The manager also acknowledged the support network surrounding the player, including family and the football club:-
“When we spoke to Kane, he was good. I’m not a psychologist where I can sit and look into him deeply. But, in terms of how he came across to us, he was bubbly, he was good, joking and looking forward to his time at Christmas. He was in checking what time he would get off after his surgery. We told him to take as long as he wants. It’s now important he takes the time with his family, and they’re a great family as well; we’ve met them and spoken to them. They’ll look after him and so will the football club.”
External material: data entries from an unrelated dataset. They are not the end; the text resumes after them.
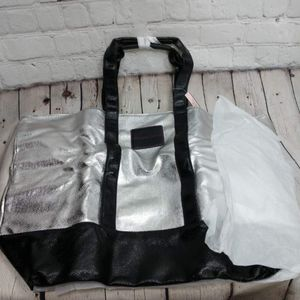 NWT Metallic Victoria's Secret tote bag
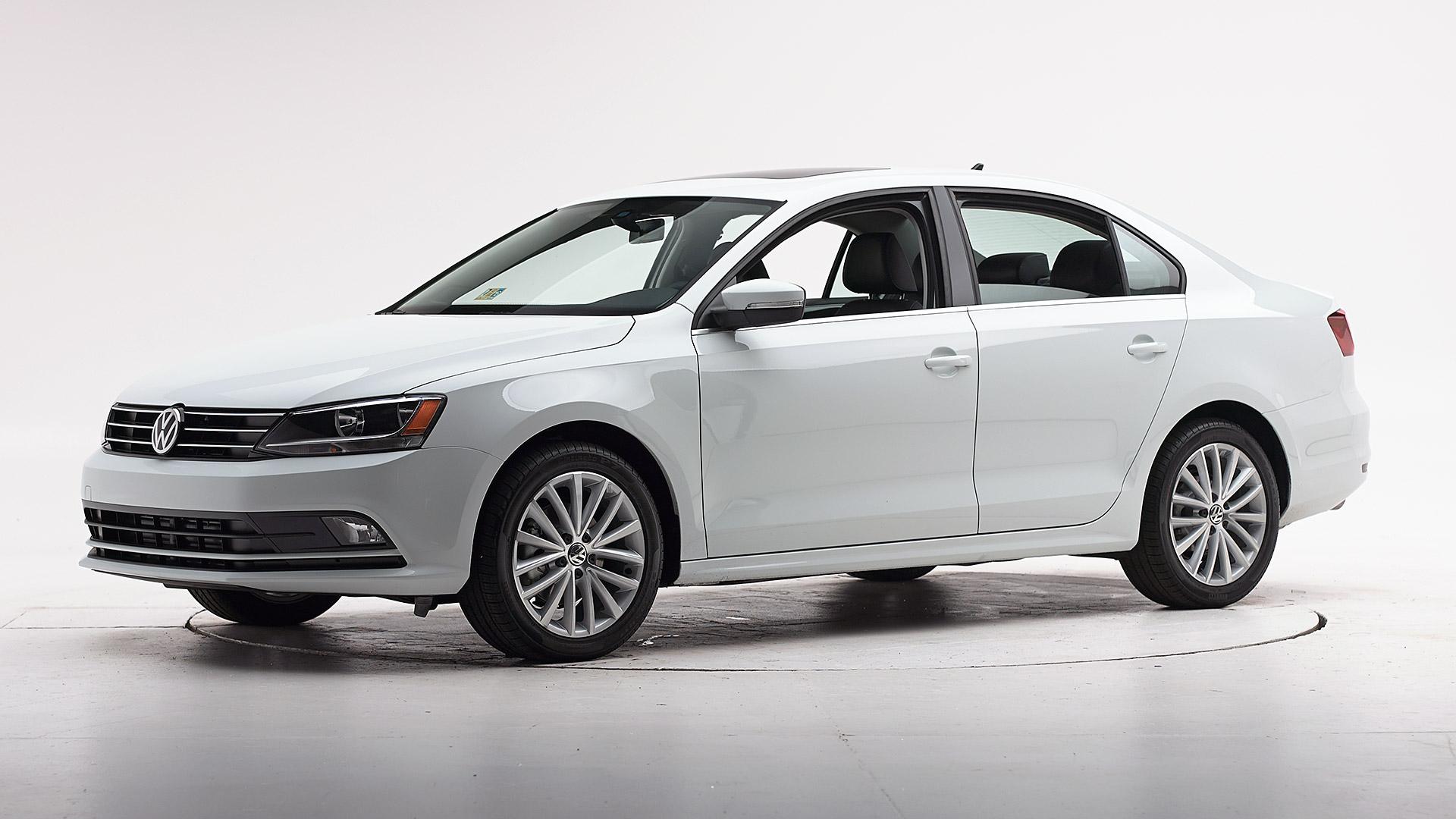 2016 Volkswagen Jetta 4 Door Sedan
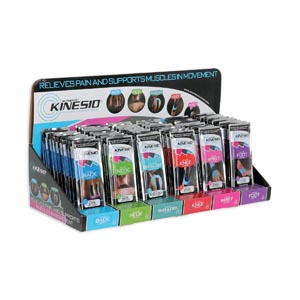 Kinesio Taping Products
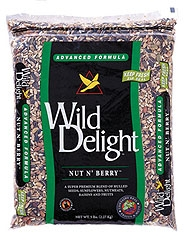 Wild Delight Nut N Berry Pail 16lb
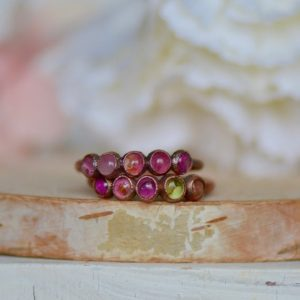 Shop Tourmaline Rings! Birthstone Ring, Tourmaline Ring, Multi Stone Ring, Electroformed Jewelry, Gemstone Ring, Gift For Her, Boho Ring, Stacking Ring, Crystals   Natural genuine Tourmaline rings, simple unique handcrafted gemstone rings. #rings #jewelry #shopping #gift #handmade #fashion #style #affiliate #ad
As a manager who has personally endured significant injuries, McPake sees a silver lining in his ability to relate to players undergoing rehabilitation. He believes that his experiences contribute to a deeper understanding of the emotional and physical challenges faced by injured players, ultimately making him more equipped to guide them through the recovery process.
“I can understand because I’ve been in that position, and so have loads of players and managers. You just know how hard it is to go through and I do think it’s a benefit to me as a manager that I’ve gone through it. That might sound daft and some people might say that tactically I’m rubbish, but I’m good at dealing with injuries!”